Keeping a dead body at home: An overview
As stated above, this tradition dates back centuries and prevails among legacies. The earliest beliefs are in tune with a pantheistic approach to life and death. Keeping a dead body at home also has certain rituals and rules which need to be maintained. For example, lower rung citizens can only keep bodies of their families and relatives for a number of weeks whereas the higher-class citizens are allowed to keep theirs for years. The funeral ceremonies, which are usually held in the hot months of July and August, are a massive occasion among the tribe and even among the tourists who can have firsthand experiences of the rituals. A living with the dead documentary feature based on the practices of the Toranjan tribe has been critically lauded and appreciated mainly because the practices seen are not creepy or strange but a rather different take on life after death.

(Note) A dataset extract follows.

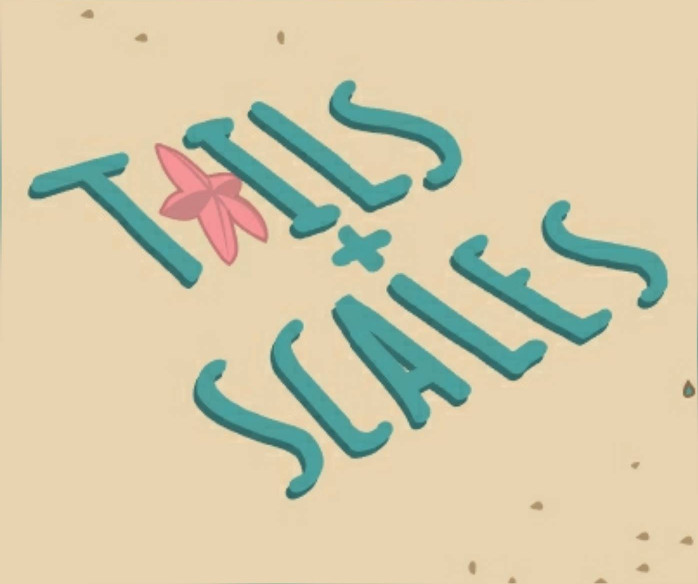 Name:  tails&scales2018.jpg Views: 492 Size:  47.5 KB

Living with the dead tradition in Indonesia- The process
Living with the dead tradition in Indonesia, Toranjan tribe has a strange way of affecting the senses, especially if one were to observe the daily happenings first hand. The corpses are injected with Formulin, which acts as a preservative and stops them from decomposing. Utmost care and respect is provided to the body, which is cleaned daily as well as clothed and fed. They are provided with their own rooms and even their dirty clothes are washed. A bowl is placed in the corner of the room they inhabit, and it implies toilet and hygienic usage. Food is provided twice a day along with cigarettes in some instances. Some families pray with their dead relatives and others leave the lights on in the evening, just as they would for a living, breathing person. Whether the body stays for a few weeks or years is irrelevant, everybody is given the utmost of respect.
Preserving the dead and keeping them hidden in a basement is a staple of science fiction and horror literature; but something similar happens in the real world. For most of us living in the modern world, the very thought of looking at a dead body is considered surreal; but the truth is that death is often described as a prolonged sleep in all of human history. The tribe of the Toranjans clearly takes this notion seriously. This tradition truly honors the dead.